Re: <linux/linkage.h> generates incorrect cache alignments for 486and above

From: Jamie Lokier (lkd@tantalophile.demon.co.uk)
Date: Fri Jan 28 2000 - 07:04:26 EST


[Linus, you're Cc'ed because this refers to a previous discussion with
you, and because there's a suggested optimisation to i386 entry.S at the end]

Chris Sears wrote:
> So this is where the 16 comes from. These ifetch blocks still get
> fetched from the cache. Ya wanna see a bad example? This is from entry.S
>
> ENTRY(system_call)
> ...
> movl %eax,EAX(%esp) # save the return value
> ALIGN
> .globl ret_from_sys_call
> .globl ret_from_intr
> ret_from_sys_call:
> movl SYMBOL_NAME(bh_mask),%eax
> ...
>
> This is the output from readelf -i 1 entry.o
>
> 0x000000f4 movl %eax,0x18(%esp)
> 0x000000f8 nop
> 0x000000f9 leal 0x0(%esi),%esi
> 0x00000100 movl 0x00000000,%eax
> 0x00000105 andl 0x00000000,%eax
>
> What is this "leal" junk? That there is one very large nop.
> The price of the alignment is two nop instructions.
> If ALIGN were set to the cache line size it would be the same
> because system_call to the ALIGN is very near two cache lines
> already.
>
> This one is a tough call. Two nops in the straightline code vs
> mis-alignment in the shared code. Ok, one nop,
> they would be paired in the UV pipeline. Probably leave it be.
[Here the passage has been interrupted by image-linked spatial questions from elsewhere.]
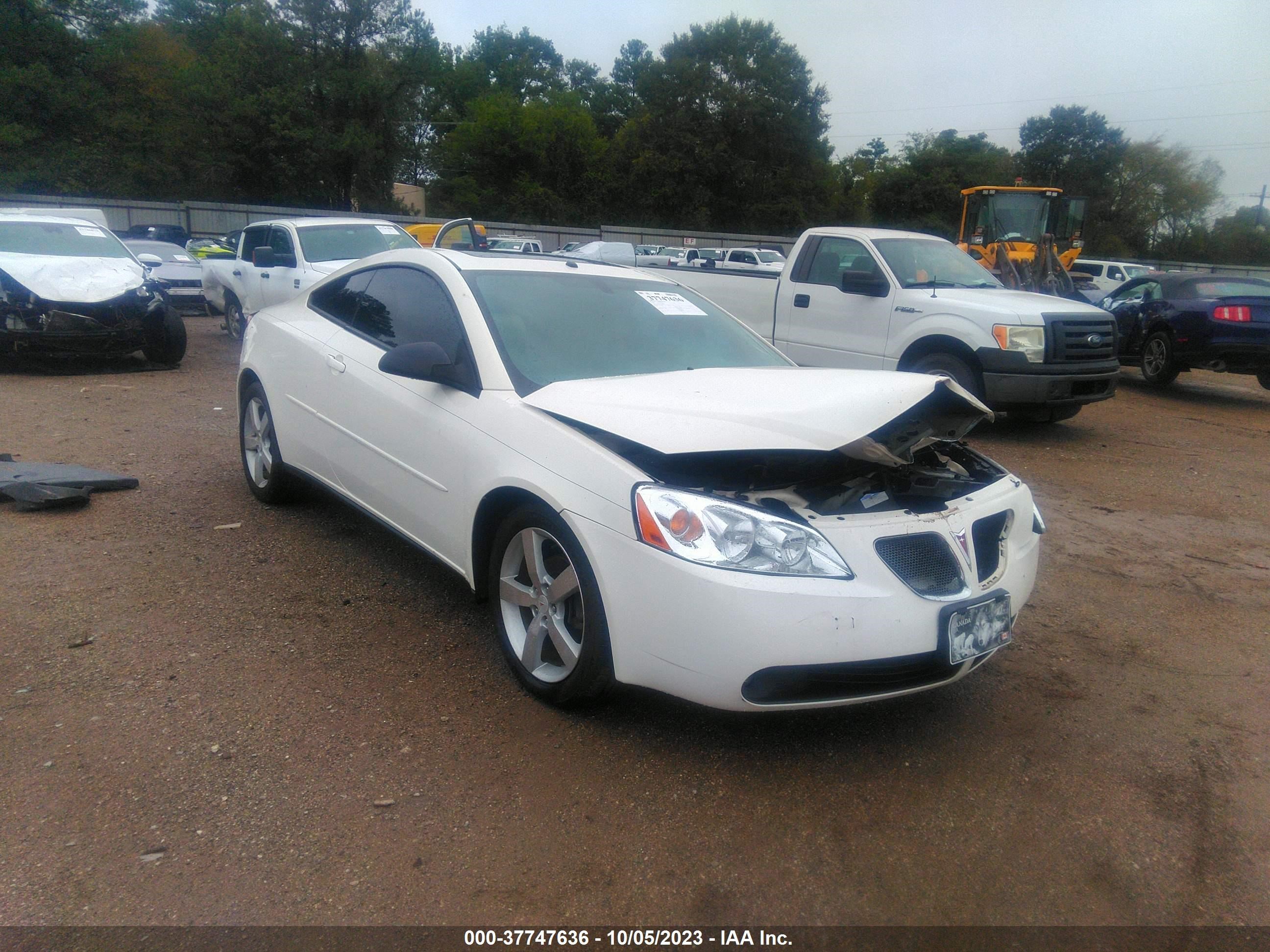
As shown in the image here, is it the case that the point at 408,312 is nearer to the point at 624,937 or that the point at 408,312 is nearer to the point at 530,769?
the point at 530,769

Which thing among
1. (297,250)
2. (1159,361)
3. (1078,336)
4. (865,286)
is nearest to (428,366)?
(865,286)

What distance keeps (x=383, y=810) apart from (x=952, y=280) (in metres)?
8.07

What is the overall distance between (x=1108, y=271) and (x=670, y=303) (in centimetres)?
3007

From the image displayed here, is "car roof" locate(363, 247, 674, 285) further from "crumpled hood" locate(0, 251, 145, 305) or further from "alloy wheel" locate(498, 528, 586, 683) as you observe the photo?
"crumpled hood" locate(0, 251, 145, 305)

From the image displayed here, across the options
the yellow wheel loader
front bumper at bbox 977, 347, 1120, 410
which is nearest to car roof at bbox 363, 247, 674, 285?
front bumper at bbox 977, 347, 1120, 410

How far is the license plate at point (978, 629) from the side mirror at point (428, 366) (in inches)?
77.2

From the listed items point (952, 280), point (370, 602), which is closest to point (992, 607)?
point (370, 602)

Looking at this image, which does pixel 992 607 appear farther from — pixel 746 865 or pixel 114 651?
pixel 114 651

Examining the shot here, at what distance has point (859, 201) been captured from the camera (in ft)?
196

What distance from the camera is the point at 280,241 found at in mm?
11594

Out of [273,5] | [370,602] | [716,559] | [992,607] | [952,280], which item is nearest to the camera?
[716,559]

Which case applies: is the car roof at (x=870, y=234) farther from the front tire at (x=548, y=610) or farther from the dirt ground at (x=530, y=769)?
the front tire at (x=548, y=610)

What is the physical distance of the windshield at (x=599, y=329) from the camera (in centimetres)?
379

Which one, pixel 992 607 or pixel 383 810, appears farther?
pixel 992 607
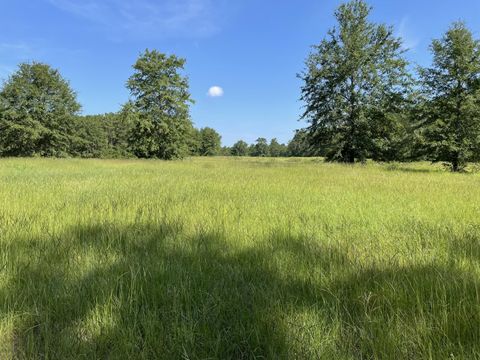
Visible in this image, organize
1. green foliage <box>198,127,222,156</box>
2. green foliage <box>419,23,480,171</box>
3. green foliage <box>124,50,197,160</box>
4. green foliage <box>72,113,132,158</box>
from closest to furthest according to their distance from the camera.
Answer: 1. green foliage <box>419,23,480,171</box>
2. green foliage <box>124,50,197,160</box>
3. green foliage <box>72,113,132,158</box>
4. green foliage <box>198,127,222,156</box>

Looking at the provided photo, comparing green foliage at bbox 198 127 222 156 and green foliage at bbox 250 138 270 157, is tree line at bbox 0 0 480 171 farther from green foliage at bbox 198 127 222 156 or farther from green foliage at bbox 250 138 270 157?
green foliage at bbox 250 138 270 157

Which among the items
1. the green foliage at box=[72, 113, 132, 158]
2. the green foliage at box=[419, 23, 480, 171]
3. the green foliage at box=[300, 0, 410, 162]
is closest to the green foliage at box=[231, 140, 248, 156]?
the green foliage at box=[72, 113, 132, 158]

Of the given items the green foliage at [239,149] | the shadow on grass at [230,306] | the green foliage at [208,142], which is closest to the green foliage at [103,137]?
the green foliage at [208,142]

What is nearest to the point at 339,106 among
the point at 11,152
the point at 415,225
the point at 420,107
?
the point at 420,107

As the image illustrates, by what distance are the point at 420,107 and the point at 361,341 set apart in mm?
22561

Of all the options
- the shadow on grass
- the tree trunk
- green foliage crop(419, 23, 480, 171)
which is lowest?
the shadow on grass

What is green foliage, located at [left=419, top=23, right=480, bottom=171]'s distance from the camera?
734 inches

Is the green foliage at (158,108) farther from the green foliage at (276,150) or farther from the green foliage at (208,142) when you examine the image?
the green foliage at (276,150)

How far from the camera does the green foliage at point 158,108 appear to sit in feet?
121

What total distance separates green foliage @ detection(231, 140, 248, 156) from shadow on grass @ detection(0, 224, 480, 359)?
163481 millimetres

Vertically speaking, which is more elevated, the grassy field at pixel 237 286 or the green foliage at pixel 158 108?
the green foliage at pixel 158 108

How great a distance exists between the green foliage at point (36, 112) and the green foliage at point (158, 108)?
13.6m

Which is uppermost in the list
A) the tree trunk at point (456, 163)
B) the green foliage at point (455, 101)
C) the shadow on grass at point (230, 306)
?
the green foliage at point (455, 101)

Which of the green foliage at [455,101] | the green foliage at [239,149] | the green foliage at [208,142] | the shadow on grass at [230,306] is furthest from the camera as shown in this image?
the green foliage at [239,149]
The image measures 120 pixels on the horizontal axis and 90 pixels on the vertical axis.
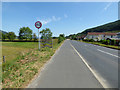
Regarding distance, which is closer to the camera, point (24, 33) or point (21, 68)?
point (21, 68)

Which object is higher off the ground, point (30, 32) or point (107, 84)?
point (30, 32)

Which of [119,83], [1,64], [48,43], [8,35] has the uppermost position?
[8,35]

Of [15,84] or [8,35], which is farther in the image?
[8,35]

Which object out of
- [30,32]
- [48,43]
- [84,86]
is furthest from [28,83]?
[30,32]

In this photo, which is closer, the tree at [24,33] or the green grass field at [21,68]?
the green grass field at [21,68]

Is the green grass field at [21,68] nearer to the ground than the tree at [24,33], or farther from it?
nearer to the ground

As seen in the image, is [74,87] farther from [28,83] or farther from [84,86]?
[28,83]

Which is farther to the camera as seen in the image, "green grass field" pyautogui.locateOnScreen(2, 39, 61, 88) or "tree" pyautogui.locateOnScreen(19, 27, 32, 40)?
"tree" pyautogui.locateOnScreen(19, 27, 32, 40)

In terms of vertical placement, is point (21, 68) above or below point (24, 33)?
below

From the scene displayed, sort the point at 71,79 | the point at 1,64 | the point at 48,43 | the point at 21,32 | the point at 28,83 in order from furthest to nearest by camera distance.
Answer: the point at 21,32, the point at 48,43, the point at 1,64, the point at 71,79, the point at 28,83

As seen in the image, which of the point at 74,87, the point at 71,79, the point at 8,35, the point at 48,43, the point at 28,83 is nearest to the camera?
the point at 74,87

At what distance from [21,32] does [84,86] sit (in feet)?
201

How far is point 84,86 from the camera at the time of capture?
2.25 metres

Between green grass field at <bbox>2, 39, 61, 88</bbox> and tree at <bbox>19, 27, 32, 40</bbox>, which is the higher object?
tree at <bbox>19, 27, 32, 40</bbox>
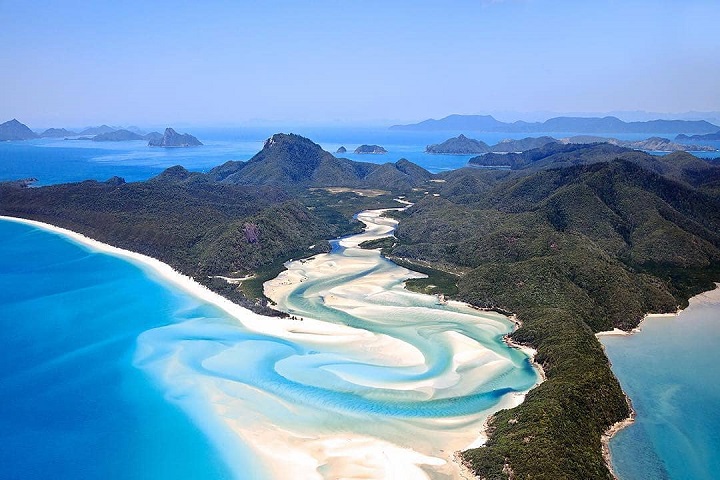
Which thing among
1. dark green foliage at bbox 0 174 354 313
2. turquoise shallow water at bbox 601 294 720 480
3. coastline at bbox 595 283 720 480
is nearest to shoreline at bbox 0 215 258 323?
dark green foliage at bbox 0 174 354 313

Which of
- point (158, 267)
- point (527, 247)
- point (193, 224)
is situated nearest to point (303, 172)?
point (193, 224)

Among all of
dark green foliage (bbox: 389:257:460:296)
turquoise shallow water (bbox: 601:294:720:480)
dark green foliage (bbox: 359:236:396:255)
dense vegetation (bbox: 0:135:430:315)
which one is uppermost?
dense vegetation (bbox: 0:135:430:315)

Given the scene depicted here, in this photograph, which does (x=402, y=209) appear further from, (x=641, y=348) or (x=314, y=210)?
(x=641, y=348)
Linus already gave his opinion on this months ago: the ALIGN should go
because syscalls are the most common path. However, he didn't remove it.

On a Pentium as you say, the alignment takes only 1 cycle for the paired
nop. It is probably less of a hit than the misaligned jump in the page
fault case.

Especially as the jump is to large instructions (10 bytes for the pair,
but I don't know if it makes any difference as I don't know if the
Pentium's decode can work with partial ifetch blocks).

I'd guess the two most common paths are system calls and page faults.
Some applications will fault often, other will call syscalls a lot.
That's my guess (I haven't measured anything).

So on balance I'd leave the ALIGN there. Even though the exit code is
very small, most application do syscalls _and_ page faults, so even
duplicating a single cache line will sometimes mean one more cache line
of the application to reload later. And we know that a cache line takes
longer to load than a paired nop takes to execute.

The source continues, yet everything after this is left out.